When the move is complete, the door slams shut with an echoed clatter and leaves you to your mixed feelings of giddiness and terror. You slide down the wall before resting on scuffed floorboards and dusty skirting boards. An hour later, takeaway food and booze have drawn a warm veil around you. Life is fuzzy and exhilarating and bonny enough for finding music and unpacking books from boxes.
Beneath the glee there is nervousness to this process, and questions of dense matter. It may be the first time either of you has formally moved in with someone you aren’t related to. Frictions lurk in shoe cupboards and sock drawers. Since books were perhaps one of the things which drew you together in the first place, introducing your collections to one another means trepidation. This is probably as close as you’ll get to creating a stepfamily. How will his disturbingly comprehensive collection of railway books get on with your complete works of Thomas Hardy? Should both stocks be intermingled, or their separate identities preserved, with the added bonus of a clean, easy break should the worst happen?
The signs for your relationship are good, though, if a merger feels right. All boxes are thrown open. One by one, novels 20 centimetres high and biographies three inches fat leave their temporary shanty town in a procession. They are grouped together – his novels and yours, your non-fiction and his – and then shelved with the kind of intricacy that turns a Thursday dusk into a Friday dawn.
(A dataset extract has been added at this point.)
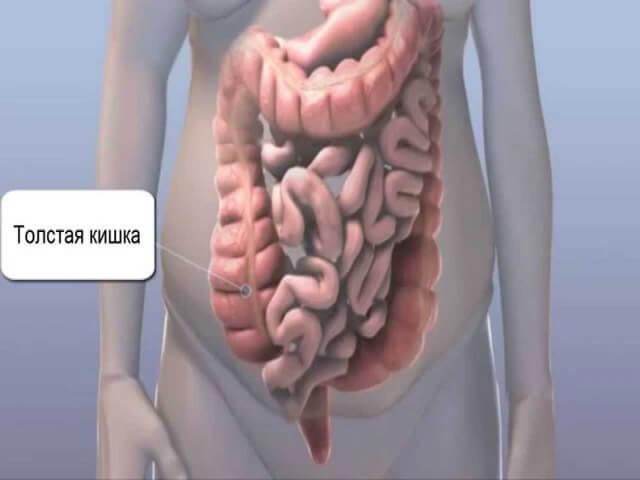 Толстый кишечник: строение и функции органа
Wonderfully, every half hour or so, one of you may exclaim ‘match!’, ‘doubler!’ or ‘I’ve got this too!’ Many you already knew of – there is just something more tangible and meaningful now these matches have met – and many you didn’t. In these brief moments of pairing, it feels as though droplets of a tidy future are falling around you. Your new flat alters rapidly from carcass to cradle. All will be well and rosy.